-- TEXT PROVIDED --
______
Sunday, March 1, 2009

Trudging onward . . .



The view from up here is staggering. It’s pacifying in a way to think that in that water behind us are the most gigantic mammals on the planet, and in front of us lies a primeval forest essentially untouched by humankind. This region is somewhere between “Magellanic Moorland” and southernmost American rainforest, where solid ground is rare and water is a fixture.

As Mike and Mark pack up their camera gear, I go over the ridge to see how fast the Canadians are moving. Lucy, almost unrecognizable in the distance, turns toward me just as I begin to head downhill again, and she waves. I stop and wave back, watching as she disappears into the trees with her teammates. After a few minutes Mike and Mark appear behind me, and we start moving again. The next few hours consist of a descent through more thick forest, thorns, and downed logs, crossing narrow streams cut through shallow, mossy ravines, slipping, sliding, and squeezing over and between trees. We aim for areas where the light breaks through, because this often means turba, where instead of fighting vegetation we can trudge across sponge. There we’ll sink in a few inches, but our steps disappear in seconds as the alien stuff seemingly reconstructs itself back into its original state.
______
-- SUPPLIED DATA --
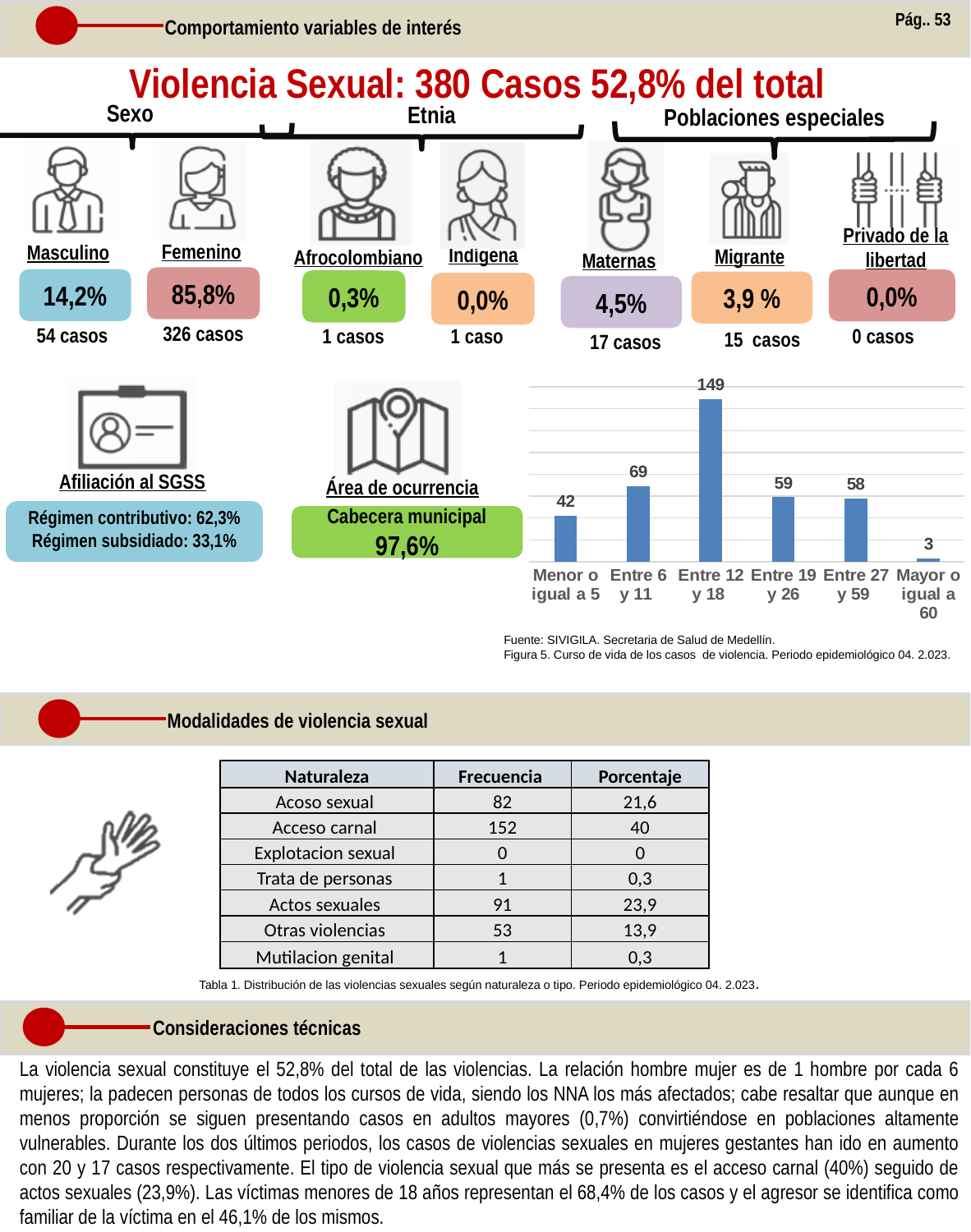
Do the values in the bar chart rise or fall from 'Entre 12 y 18' to 'Mayor o igual a 60'? fall According to the caption, what figure number is the bar chart? Figura 5 Which age group has the highest value in the bar chart? Entre 12 y 18 What is the value for the 'Mayor o igual a 60' age group in the bar chart? 3 Which is larger in the bar chart: the value for 'Entre 6 y 11' or the value for 'Entre 19 y 26'? Entre 6 y 11 How many age-group categories does the bar chart show? 6 What is the value for the 'Menor o igual a 5' age group in the bar chart? 42 What is the value for the 'Entre 12 y 18' age group in the bar chart? 149 What is the value for the 'Entre 27 y 59' age group in the bar chart? 58 What type of chart is shown on the slide? bar chart What is the difference between the values for 'Entre 12 y 18' and 'Entre 6 y 11' in the bar chart? 80 Which age group has the lowest value in the bar chart? Mayor o igual a 60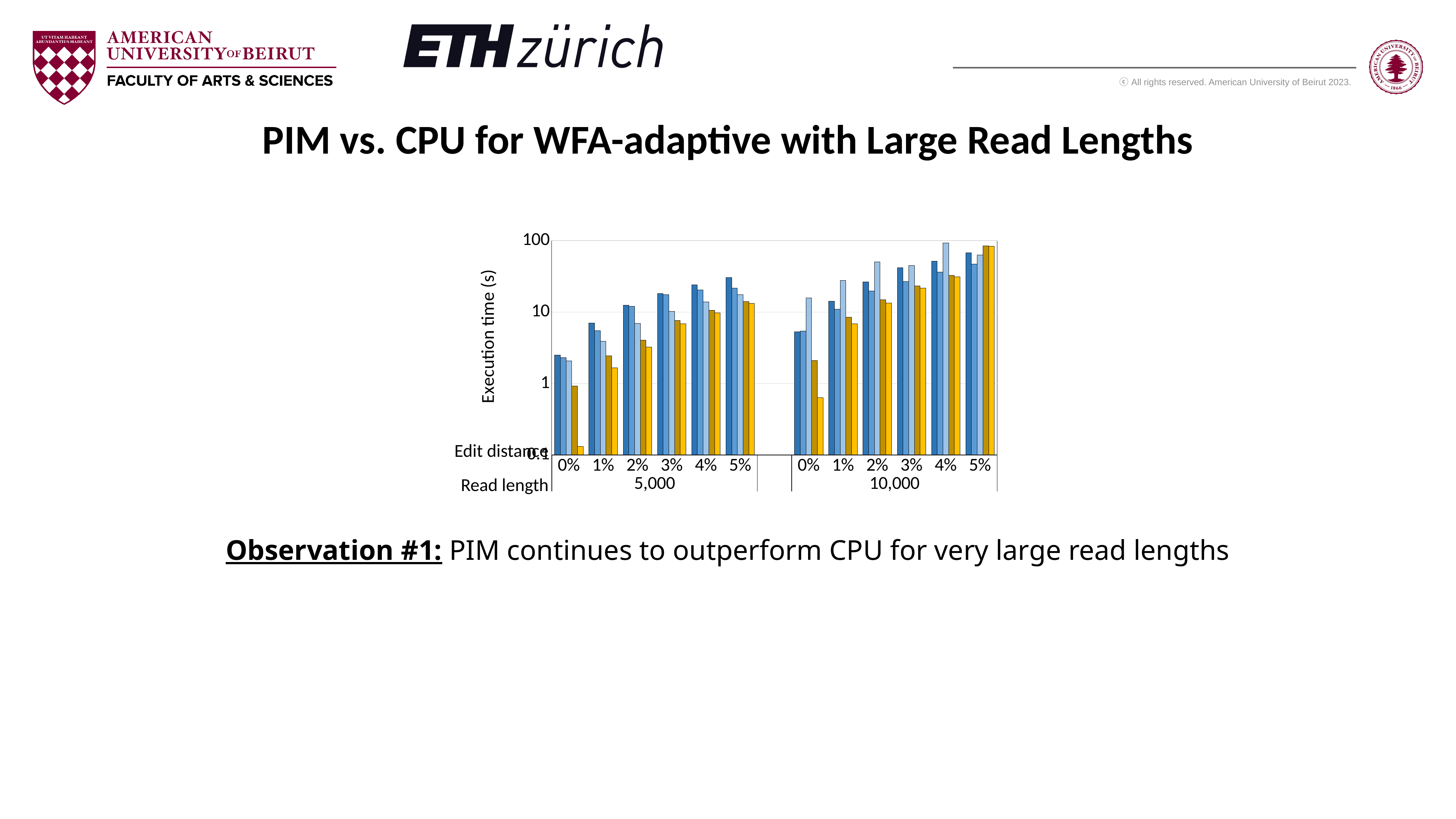
For read length 10,000 at 5% edit distance, are all the bars greater or less than 10? greater What is the highest tick value shown on the y-axis? 100 How many edit distance categories are shown for each read length? 6 For read length 10,000, is the shortest bar at 0% edit distance greater or less than 1? less For read length 5,000, is the tallest bar at 1% edit distance greater or less than 10? less At 5% edit distance, which read length has the taller tallest bar, 5,000 or 10,000? 10,000 For read length 5,000, at which edit distance does the tallest bar occur? 5% For read length 5,000, does the execution time of the dark blue bars rise or fall as edit distance increases from 0% to 5%? rise What kind of chart is shown on the slide? Bar chart How many read length groups are shown on the x-axis? 2 What is the label of the y-axis of the chart? Execution time (s)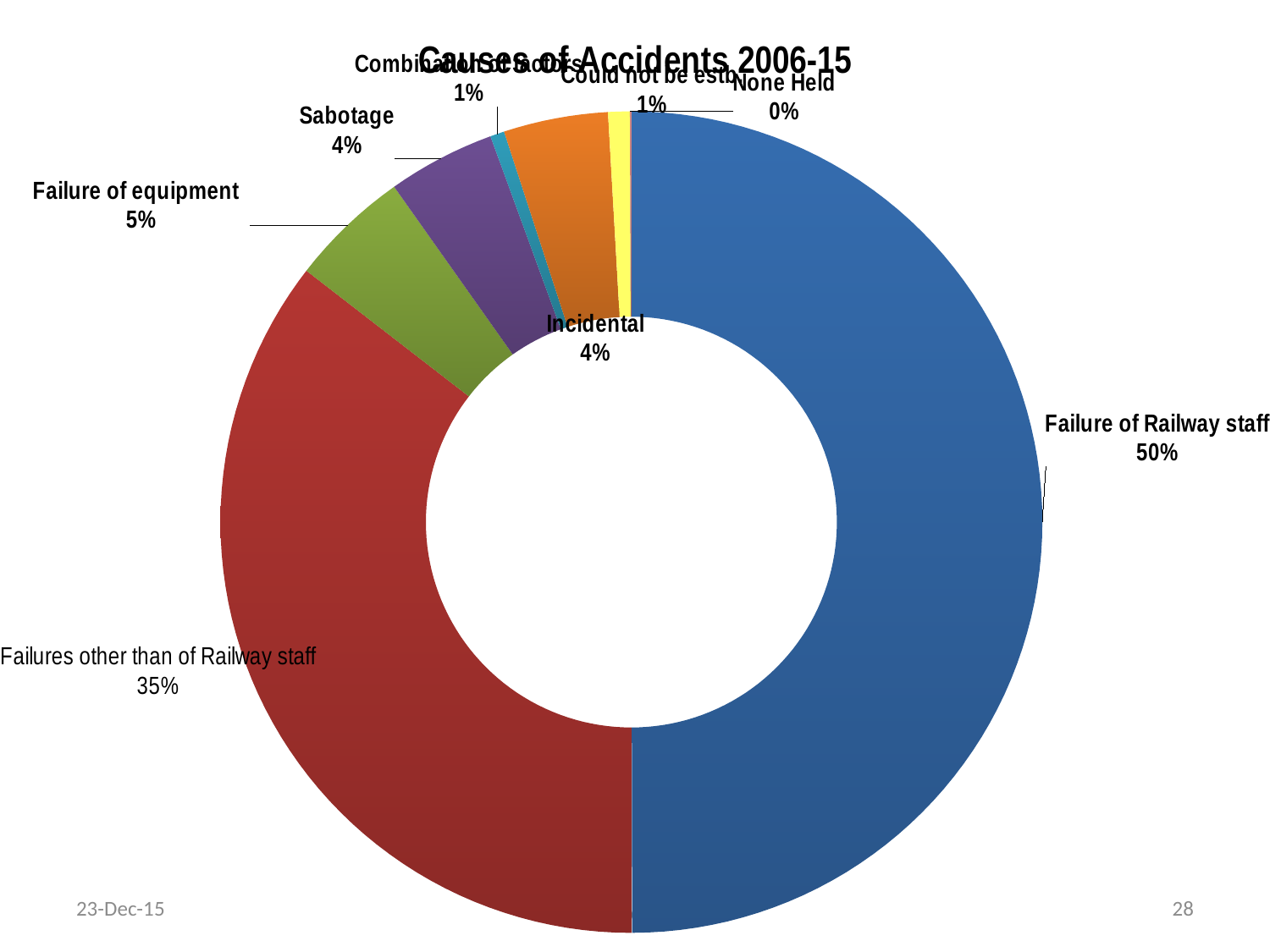
What percentage is shown for Failures other than of Railway staff? 35% How many percentage points larger is the share for Failure of Railway staff than for Failures other than of Railway staff? 15 percentage points Which cause accounts for the smallest share of accidents? None Held What percentage is shown for Incidental? 4% What percentage is shown for Failure of equipment? 5% Which cause accounts for the largest share of accidents? Failure of Railway staff What kind of chart is shown on the slide? Doughnut chart What share of accidents is attributed to Failure of Railway staff? 50% What percentage is shown for None Held? 0% Which has the larger share, Failure of equipment or Sabotage? Failure of equipment What is the title of the chart? Causes of Accidents 2006-15 What percentage is shown for Sabotage? 4%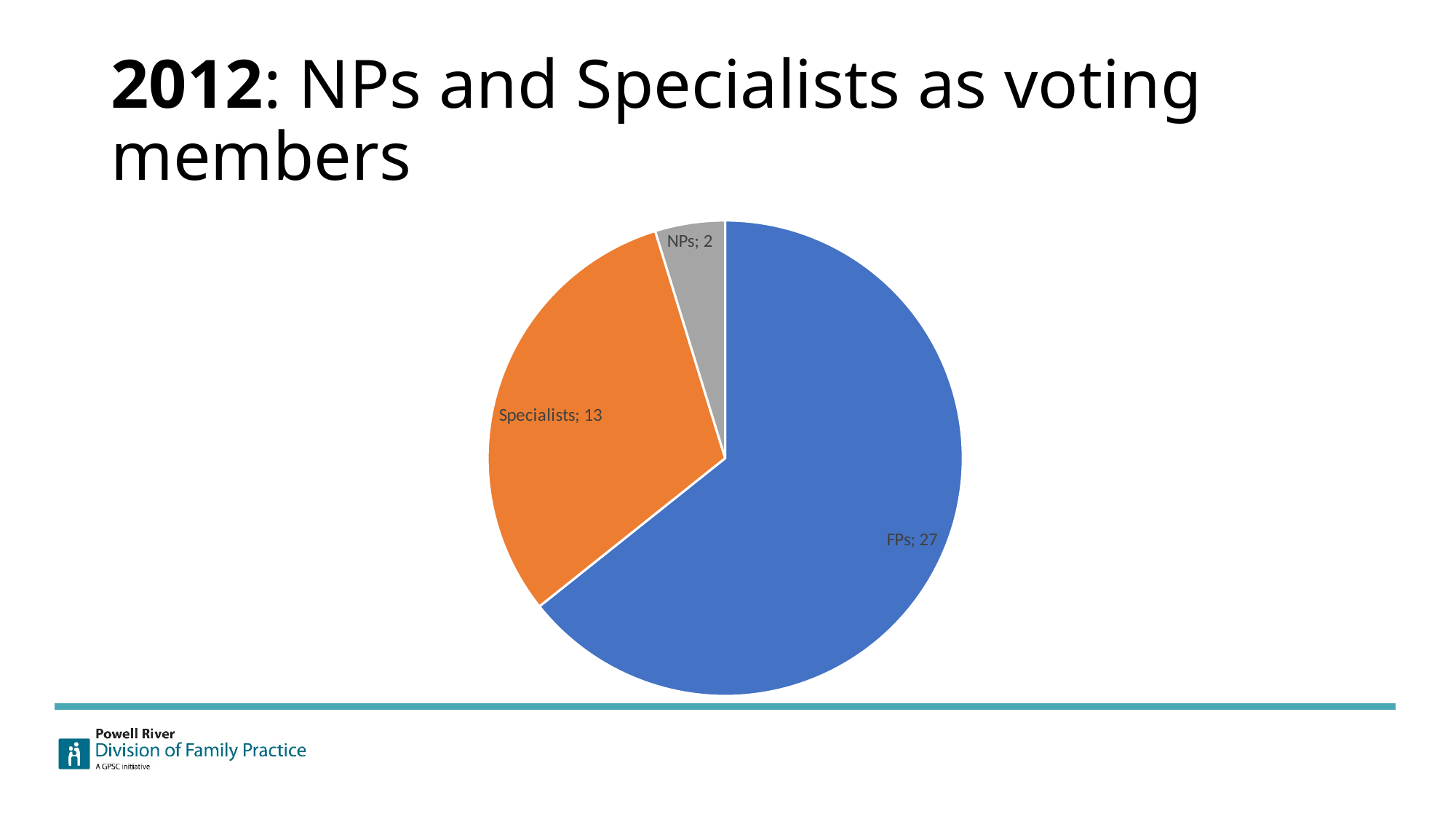
Which category has the largest slice? FPs What is the value for Specialists? 13 What is the value for FPs? 27 What is the value for NPs? 2 What colour is the FPs slice? Blue Which is larger, the value for Specialists or the value for NPs? Specialists How many categories are shown in the pie chart? 3 What kind of chart is shown on the slide? Pie chart What is the total of all slices in the pie chart? 42 What is the difference between the values for FPs and Specialists? 14 What is the difference between the values for Specialists and NPs? 11 Which category has the smallest slice? NPs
______
-- EXERCISE INSTRUCTIONS --
1) Please mark each statement (a), (b), (c) yes or no according to the March 1, 2009 entry, and quote the words of the entry that decide it.
(a) Lucy waves to the narrator from a distance.
(b) Mike and Mark cross the ridge while the narrator packs up the camera gear.
(c) On turba, the group's footprints stay visible for a long time.
2) Answer these questions from the March 1, 2009 entry.
(a) Between which two kinds of terrain does the entry place the region?
(b) Whose pace does the narrator go over the ridge to check?
(c) How far does the group sink when crossing turba?

-- EXPECTED RESPONSES --
1)
(a) Yes: "she waves."
(b) No: "As Mike and Mark pack up their camera gear, I go over the ridge"
(c) No: "our steps disappear in seconds"

2)
(a) Magellanic Moorland and southernmost American rainforest
(b) The Canadians'
(c) A few inches